** WHAT YOU ARE ASKED TO DO **
Write out only the opening lines of the entries, through the line with "A: Hedgehog (european".

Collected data
--------------------------------
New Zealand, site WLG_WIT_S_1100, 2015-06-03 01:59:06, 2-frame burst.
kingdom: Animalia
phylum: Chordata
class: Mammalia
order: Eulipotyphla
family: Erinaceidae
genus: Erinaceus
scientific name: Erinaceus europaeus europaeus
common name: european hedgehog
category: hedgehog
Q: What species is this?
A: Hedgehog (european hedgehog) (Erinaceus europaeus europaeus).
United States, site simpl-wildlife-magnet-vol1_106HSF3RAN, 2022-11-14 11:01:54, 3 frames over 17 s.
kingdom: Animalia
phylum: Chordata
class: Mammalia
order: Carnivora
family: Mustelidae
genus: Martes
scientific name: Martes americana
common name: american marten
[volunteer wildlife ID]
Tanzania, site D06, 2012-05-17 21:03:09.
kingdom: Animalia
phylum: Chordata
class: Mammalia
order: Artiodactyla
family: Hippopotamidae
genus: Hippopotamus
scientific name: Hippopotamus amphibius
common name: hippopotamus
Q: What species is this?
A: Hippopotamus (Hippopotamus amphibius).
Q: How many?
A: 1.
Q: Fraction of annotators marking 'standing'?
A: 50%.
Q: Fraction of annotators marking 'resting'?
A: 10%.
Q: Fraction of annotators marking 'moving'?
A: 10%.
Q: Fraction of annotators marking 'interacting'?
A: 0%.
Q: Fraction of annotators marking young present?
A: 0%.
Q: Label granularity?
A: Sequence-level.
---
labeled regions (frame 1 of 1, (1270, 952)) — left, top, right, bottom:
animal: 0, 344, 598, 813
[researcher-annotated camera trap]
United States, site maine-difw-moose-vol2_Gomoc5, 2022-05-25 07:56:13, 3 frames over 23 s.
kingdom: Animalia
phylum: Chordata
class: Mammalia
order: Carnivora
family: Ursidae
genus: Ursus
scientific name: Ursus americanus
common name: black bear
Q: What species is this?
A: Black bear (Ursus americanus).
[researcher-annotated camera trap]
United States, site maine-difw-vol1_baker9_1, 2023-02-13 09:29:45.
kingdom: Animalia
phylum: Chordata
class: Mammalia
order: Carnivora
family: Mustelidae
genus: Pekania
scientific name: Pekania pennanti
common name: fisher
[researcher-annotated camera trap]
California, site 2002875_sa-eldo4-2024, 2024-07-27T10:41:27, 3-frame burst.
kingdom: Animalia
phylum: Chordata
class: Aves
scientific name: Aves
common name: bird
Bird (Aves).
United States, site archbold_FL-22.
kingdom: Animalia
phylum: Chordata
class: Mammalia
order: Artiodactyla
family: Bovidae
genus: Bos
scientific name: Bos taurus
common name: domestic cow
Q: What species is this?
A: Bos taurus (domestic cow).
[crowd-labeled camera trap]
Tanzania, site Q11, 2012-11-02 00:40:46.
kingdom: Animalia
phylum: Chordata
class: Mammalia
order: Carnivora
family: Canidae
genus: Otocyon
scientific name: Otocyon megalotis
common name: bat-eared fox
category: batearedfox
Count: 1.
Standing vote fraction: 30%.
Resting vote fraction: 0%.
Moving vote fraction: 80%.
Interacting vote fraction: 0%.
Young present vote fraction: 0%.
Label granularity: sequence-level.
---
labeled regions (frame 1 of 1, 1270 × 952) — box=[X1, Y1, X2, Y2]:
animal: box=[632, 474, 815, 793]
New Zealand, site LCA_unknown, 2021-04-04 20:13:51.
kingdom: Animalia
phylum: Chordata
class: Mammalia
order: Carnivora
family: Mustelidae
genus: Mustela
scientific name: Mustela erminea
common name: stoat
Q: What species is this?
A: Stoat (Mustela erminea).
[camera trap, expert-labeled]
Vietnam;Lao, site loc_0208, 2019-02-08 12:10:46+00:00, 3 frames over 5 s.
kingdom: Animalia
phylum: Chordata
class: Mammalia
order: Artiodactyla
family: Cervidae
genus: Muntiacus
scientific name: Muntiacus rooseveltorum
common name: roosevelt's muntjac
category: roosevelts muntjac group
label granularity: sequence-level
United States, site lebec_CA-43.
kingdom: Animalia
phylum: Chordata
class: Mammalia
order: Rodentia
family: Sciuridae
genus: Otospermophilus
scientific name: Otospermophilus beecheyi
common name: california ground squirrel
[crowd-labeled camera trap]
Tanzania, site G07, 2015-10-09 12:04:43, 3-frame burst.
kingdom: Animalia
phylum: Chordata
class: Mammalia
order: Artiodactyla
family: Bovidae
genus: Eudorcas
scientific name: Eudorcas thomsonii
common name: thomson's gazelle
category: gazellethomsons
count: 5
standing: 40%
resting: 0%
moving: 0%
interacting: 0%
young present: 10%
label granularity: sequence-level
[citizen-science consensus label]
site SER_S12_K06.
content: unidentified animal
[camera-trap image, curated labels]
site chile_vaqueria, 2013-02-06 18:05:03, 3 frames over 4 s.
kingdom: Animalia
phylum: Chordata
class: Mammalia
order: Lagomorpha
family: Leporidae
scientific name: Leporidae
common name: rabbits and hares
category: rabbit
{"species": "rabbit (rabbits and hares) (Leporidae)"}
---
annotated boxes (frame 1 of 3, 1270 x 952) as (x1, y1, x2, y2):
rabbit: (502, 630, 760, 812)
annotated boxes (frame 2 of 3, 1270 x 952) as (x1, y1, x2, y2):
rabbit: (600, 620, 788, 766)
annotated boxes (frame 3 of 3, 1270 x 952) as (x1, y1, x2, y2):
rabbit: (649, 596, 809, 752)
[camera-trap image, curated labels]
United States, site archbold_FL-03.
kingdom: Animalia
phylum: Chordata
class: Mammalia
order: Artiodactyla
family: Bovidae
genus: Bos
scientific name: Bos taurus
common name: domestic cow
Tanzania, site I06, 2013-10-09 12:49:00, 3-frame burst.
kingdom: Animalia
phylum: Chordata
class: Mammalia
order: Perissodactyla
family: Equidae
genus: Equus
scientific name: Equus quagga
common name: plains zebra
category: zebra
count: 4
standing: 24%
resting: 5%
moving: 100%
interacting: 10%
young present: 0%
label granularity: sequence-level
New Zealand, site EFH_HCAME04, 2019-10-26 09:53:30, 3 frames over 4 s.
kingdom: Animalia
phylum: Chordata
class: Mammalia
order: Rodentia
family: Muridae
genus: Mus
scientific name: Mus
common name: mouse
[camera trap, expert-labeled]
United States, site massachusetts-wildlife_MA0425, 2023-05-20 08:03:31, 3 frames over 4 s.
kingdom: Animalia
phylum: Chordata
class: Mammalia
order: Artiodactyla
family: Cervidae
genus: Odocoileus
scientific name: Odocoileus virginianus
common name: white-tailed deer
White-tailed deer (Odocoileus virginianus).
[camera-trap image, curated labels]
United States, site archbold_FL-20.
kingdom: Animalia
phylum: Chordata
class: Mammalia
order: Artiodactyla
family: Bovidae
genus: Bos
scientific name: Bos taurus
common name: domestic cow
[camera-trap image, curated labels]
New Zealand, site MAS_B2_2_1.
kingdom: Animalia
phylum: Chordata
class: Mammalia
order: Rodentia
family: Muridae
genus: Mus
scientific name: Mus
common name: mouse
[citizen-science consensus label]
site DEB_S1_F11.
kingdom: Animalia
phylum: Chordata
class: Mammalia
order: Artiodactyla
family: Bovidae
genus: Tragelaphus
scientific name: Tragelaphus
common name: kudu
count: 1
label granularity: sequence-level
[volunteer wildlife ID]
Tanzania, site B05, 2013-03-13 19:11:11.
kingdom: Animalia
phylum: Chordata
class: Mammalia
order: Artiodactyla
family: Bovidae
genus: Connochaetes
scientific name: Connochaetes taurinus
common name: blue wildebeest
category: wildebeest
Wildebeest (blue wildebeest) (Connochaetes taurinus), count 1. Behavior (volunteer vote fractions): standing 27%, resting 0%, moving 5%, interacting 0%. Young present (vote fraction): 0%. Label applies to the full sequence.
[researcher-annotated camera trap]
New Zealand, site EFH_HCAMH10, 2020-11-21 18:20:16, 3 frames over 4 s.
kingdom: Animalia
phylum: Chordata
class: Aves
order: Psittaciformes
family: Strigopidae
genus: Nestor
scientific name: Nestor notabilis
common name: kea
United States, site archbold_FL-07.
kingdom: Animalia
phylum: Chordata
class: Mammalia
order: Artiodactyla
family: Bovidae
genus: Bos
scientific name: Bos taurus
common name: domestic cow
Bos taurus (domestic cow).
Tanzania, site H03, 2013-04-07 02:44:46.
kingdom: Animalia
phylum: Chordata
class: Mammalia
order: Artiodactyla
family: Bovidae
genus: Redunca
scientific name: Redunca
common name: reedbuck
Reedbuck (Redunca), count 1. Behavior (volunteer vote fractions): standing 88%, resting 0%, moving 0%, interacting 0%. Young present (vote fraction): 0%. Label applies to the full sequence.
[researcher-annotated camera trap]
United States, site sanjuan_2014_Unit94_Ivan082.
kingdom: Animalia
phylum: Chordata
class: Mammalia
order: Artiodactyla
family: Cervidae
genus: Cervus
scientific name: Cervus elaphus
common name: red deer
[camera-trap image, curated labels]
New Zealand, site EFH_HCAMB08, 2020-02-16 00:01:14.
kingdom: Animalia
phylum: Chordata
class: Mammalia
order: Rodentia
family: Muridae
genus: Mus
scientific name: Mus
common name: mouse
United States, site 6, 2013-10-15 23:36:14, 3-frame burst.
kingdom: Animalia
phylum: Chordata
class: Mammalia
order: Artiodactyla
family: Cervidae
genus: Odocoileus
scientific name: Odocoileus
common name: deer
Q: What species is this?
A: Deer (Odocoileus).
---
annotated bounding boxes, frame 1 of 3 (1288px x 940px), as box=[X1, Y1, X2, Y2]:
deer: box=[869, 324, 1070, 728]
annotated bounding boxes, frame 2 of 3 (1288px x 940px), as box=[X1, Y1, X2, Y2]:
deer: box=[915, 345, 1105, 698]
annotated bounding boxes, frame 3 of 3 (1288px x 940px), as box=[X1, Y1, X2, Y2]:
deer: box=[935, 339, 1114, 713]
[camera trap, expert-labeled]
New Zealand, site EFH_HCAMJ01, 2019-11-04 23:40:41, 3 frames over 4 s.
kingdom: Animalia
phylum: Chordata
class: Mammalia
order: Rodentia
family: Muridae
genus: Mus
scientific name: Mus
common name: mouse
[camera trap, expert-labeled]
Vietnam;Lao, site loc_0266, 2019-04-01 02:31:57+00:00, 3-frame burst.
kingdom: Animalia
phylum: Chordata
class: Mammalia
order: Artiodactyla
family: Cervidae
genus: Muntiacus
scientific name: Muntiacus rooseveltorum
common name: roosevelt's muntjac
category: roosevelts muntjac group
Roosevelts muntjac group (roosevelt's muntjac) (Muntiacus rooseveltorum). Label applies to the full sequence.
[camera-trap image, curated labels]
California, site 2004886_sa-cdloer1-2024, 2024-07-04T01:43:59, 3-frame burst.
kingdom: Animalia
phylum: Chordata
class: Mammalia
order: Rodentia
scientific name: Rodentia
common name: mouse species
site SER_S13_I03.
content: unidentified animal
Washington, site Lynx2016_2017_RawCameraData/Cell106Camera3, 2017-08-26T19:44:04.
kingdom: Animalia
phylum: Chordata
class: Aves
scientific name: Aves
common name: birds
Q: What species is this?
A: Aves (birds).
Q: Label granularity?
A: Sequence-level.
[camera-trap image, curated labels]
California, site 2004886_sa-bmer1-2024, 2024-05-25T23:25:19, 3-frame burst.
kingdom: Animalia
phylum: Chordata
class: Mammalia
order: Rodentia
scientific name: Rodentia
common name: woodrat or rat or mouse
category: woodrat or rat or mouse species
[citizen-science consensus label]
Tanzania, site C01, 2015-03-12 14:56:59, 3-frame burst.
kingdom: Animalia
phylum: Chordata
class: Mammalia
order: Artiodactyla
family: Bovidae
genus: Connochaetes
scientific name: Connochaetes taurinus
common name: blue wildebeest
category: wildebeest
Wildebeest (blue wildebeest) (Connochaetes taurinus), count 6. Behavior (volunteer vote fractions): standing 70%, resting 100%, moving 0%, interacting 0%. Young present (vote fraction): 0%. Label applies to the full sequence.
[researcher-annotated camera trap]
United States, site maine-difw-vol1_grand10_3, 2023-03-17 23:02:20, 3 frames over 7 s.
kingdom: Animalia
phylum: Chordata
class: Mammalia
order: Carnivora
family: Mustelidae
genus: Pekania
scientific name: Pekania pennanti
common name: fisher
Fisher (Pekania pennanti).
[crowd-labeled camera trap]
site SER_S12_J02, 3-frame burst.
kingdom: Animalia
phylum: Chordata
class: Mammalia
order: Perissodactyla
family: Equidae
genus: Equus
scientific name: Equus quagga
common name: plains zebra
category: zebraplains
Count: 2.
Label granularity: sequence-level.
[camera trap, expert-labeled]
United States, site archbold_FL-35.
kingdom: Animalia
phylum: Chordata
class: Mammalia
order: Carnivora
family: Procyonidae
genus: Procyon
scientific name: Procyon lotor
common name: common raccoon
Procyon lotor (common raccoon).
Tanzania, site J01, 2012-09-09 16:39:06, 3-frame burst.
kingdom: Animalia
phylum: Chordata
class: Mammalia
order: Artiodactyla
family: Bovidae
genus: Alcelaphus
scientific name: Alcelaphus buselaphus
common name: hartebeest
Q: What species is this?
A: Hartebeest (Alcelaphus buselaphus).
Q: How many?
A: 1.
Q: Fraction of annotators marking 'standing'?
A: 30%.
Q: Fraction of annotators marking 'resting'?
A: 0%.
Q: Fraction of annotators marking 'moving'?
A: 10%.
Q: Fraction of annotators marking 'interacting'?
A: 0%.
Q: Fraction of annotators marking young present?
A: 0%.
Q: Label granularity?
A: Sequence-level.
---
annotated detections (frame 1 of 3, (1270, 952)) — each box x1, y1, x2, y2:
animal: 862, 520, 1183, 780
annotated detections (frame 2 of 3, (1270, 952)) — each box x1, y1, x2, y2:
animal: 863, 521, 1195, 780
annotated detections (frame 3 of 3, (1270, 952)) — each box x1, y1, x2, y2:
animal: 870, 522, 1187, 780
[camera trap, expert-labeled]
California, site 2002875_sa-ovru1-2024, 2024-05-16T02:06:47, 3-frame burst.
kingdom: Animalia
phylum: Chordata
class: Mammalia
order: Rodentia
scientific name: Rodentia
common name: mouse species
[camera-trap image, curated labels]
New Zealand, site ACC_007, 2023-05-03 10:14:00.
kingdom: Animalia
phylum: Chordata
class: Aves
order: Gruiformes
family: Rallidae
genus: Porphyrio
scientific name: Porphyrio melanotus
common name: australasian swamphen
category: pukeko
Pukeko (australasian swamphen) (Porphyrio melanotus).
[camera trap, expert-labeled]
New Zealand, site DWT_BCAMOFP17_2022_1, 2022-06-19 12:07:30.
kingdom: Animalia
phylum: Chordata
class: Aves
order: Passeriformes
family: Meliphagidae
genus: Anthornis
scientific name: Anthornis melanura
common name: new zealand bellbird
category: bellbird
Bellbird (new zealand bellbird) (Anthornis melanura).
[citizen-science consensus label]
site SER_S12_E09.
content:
--------------------------------
** TASK RESPONSE **
New Zealand, site WLG_WIT_S_1100, 2015-06-03 01:59:06, 2-frame burst.
kingdom: Animalia
phylum: Chordata
class: Mammalia
order: Eulipotyphla
family: Erinaceidae
genus: Erinaceus
scientific name: Erinaceus europaeus europaeus
common name: european hedgehog
category: hedgehog
Q: What species is this?
A: Hedgehog (european hedgehog) (Erinaceus europaeus europaeus).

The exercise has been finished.